## START Entries provided

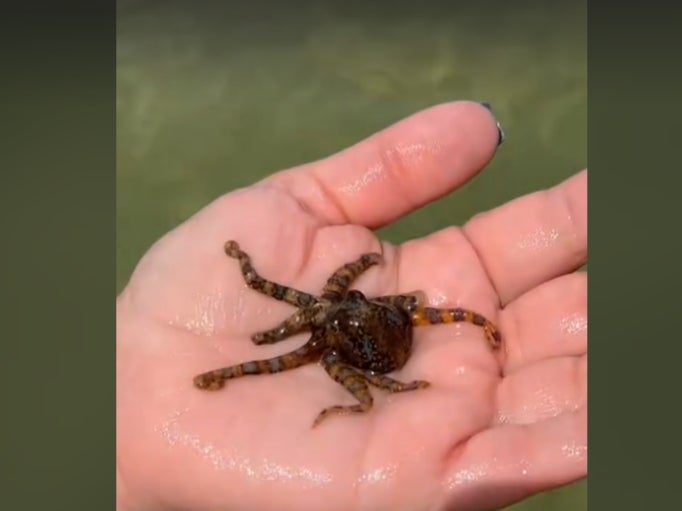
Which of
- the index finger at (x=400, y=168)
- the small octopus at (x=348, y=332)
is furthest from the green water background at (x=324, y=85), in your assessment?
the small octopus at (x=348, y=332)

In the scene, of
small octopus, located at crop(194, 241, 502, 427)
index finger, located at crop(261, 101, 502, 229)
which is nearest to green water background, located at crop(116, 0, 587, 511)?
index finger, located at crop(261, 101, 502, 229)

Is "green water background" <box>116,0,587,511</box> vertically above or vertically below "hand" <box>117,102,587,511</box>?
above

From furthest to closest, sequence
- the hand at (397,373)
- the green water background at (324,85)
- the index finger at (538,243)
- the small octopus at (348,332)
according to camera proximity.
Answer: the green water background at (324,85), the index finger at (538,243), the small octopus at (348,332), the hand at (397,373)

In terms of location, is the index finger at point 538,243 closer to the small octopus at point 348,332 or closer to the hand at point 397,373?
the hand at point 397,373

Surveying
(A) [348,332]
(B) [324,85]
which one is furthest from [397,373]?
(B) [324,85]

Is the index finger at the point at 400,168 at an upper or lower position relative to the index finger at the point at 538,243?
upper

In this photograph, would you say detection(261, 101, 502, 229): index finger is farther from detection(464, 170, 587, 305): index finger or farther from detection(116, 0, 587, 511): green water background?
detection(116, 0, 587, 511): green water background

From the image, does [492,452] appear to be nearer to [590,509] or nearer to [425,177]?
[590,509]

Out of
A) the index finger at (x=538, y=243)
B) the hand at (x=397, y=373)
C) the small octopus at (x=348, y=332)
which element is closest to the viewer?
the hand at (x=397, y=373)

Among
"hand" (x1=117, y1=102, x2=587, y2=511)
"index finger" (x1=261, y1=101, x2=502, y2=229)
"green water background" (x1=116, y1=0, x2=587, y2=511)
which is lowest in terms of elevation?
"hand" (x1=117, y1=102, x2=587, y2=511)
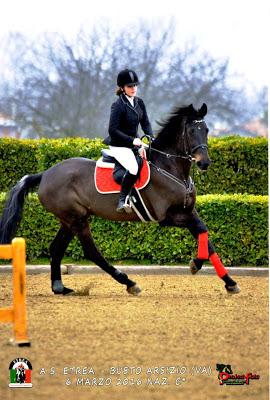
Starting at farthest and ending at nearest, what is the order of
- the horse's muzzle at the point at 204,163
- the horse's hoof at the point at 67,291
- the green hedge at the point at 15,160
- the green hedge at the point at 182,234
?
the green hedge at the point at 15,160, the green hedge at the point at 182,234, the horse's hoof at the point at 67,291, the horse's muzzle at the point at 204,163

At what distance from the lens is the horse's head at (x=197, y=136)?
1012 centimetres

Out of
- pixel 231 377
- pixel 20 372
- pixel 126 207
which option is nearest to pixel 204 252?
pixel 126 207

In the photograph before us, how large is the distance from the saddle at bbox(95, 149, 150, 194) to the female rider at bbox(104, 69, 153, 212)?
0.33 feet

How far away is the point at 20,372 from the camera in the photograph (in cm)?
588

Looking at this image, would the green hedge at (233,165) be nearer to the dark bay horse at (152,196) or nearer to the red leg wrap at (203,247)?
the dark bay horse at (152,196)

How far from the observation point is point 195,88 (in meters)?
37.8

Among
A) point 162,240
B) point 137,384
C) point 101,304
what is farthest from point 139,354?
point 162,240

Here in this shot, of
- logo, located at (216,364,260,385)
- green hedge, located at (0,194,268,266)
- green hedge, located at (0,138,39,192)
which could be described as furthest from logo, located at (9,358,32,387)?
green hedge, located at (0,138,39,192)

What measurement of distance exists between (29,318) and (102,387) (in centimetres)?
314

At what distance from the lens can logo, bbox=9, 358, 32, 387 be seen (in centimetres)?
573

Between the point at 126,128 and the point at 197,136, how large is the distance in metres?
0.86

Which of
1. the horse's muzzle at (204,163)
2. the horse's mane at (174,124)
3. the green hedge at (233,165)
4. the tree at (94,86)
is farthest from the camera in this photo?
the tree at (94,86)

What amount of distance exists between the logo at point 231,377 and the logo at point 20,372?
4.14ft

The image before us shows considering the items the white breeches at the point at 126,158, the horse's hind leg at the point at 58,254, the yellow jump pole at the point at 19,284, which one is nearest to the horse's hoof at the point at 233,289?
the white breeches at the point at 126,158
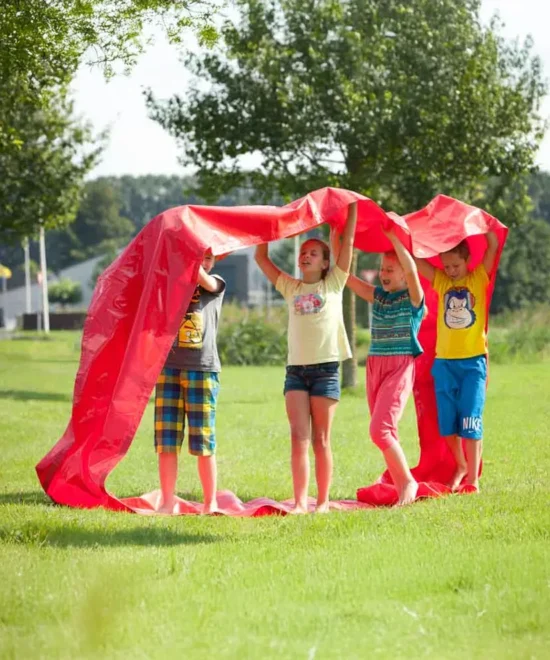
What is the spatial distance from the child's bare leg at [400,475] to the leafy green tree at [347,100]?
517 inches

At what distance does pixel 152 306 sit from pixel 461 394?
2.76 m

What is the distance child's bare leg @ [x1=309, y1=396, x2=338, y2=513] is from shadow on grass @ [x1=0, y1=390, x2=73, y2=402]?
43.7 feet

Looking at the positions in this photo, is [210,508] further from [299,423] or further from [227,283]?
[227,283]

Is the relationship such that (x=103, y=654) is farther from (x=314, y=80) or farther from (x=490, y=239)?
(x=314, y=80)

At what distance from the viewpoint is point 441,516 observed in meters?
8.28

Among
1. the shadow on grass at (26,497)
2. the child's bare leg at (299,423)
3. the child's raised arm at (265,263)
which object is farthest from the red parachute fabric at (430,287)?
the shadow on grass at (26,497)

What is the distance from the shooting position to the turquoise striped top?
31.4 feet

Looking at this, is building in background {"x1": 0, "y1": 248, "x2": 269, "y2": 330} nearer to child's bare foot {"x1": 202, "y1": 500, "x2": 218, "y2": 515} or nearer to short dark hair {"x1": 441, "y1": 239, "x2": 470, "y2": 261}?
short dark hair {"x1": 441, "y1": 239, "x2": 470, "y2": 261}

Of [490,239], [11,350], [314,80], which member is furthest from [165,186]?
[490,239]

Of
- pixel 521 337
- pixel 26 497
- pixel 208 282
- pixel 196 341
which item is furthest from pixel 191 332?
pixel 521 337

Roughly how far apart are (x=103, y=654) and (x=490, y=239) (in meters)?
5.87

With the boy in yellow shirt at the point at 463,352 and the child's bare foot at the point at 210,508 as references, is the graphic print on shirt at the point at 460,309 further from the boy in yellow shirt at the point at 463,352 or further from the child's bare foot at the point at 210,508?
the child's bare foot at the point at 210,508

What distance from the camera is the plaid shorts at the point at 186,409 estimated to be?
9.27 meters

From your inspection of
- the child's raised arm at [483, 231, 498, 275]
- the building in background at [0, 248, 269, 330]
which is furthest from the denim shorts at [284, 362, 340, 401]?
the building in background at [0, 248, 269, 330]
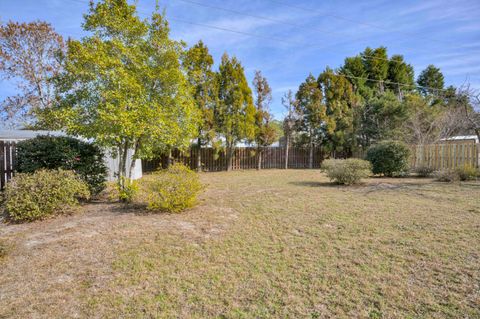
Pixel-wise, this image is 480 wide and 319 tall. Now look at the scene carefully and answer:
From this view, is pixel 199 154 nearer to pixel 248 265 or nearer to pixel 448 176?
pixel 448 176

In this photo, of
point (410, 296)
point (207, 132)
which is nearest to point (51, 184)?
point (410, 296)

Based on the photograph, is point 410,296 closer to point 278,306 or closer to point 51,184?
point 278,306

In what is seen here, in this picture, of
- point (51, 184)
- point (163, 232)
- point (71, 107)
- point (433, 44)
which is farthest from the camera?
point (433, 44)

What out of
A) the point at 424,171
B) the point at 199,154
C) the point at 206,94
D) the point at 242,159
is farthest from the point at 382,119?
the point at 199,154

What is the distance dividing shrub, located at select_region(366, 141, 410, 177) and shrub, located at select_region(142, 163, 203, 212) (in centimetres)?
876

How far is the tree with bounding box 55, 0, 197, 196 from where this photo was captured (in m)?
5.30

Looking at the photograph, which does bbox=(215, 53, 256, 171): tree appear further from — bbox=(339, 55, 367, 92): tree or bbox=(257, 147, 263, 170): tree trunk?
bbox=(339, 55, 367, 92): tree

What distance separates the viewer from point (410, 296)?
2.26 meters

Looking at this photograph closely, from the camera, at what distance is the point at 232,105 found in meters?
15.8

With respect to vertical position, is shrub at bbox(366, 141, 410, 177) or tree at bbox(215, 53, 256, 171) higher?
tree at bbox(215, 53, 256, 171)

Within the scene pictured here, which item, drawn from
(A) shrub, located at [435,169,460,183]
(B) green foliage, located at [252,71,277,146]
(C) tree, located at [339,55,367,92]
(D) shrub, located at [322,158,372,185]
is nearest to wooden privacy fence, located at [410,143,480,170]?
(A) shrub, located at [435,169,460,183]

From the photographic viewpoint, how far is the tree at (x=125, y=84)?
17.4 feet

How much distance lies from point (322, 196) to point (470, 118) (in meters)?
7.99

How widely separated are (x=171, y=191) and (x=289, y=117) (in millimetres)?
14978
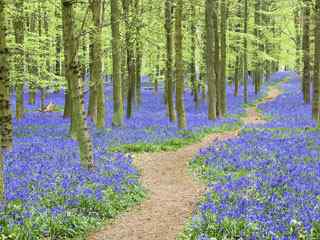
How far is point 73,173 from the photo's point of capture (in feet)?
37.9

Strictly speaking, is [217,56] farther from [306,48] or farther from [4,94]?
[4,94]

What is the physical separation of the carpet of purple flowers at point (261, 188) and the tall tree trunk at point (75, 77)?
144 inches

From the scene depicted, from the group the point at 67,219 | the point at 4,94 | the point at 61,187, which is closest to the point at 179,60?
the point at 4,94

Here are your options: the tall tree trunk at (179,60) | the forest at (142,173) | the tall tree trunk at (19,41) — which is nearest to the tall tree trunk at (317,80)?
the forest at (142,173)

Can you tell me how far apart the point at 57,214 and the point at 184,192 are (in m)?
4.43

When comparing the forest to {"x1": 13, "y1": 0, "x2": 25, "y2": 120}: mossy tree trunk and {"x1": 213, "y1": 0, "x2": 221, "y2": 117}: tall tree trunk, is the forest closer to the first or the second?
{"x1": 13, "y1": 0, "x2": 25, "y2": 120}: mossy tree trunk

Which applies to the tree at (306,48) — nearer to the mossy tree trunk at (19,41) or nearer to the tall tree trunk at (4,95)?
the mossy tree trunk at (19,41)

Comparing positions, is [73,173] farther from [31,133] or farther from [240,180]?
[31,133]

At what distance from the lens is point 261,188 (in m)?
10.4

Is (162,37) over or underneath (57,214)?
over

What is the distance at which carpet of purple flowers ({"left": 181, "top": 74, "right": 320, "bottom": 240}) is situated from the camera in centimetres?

## END Entries provided

From the line containing "From the scene" through the closing line of the material above, return every line exactly and omit all others.

From the scene depicted, from the group the point at 67,219 | the point at 4,94 | the point at 61,187, which is closest to the point at 179,60?
the point at 4,94

Here are your options: the tall tree trunk at (179,60) | the forest at (142,173) | the tall tree trunk at (19,41) — which is nearest to the tall tree trunk at (317,80)?
the forest at (142,173)

Can you tell me how far apart the point at 57,214 and the point at 184,192 are (in m)?
4.43

When comparing the forest to {"x1": 13, "y1": 0, "x2": 25, "y2": 120}: mossy tree trunk and {"x1": 213, "y1": 0, "x2": 221, "y2": 117}: tall tree trunk, is the forest closer to the first or the second?
{"x1": 13, "y1": 0, "x2": 25, "y2": 120}: mossy tree trunk

Which applies to the tree at (306,48) — nearer to the mossy tree trunk at (19,41) or nearer to the tall tree trunk at (4,95)?
the mossy tree trunk at (19,41)

Comparing positions, is [73,173] farther from [31,133] or farther from [240,180]?
[31,133]

At what distance from the lens is point 261,188 (in m)?
10.4

Is (162,37) over or underneath (57,214)?
over

What is the distance at which carpet of purple flowers ({"left": 181, "top": 74, "right": 320, "bottom": 240}) is situated from the camera in centimetres?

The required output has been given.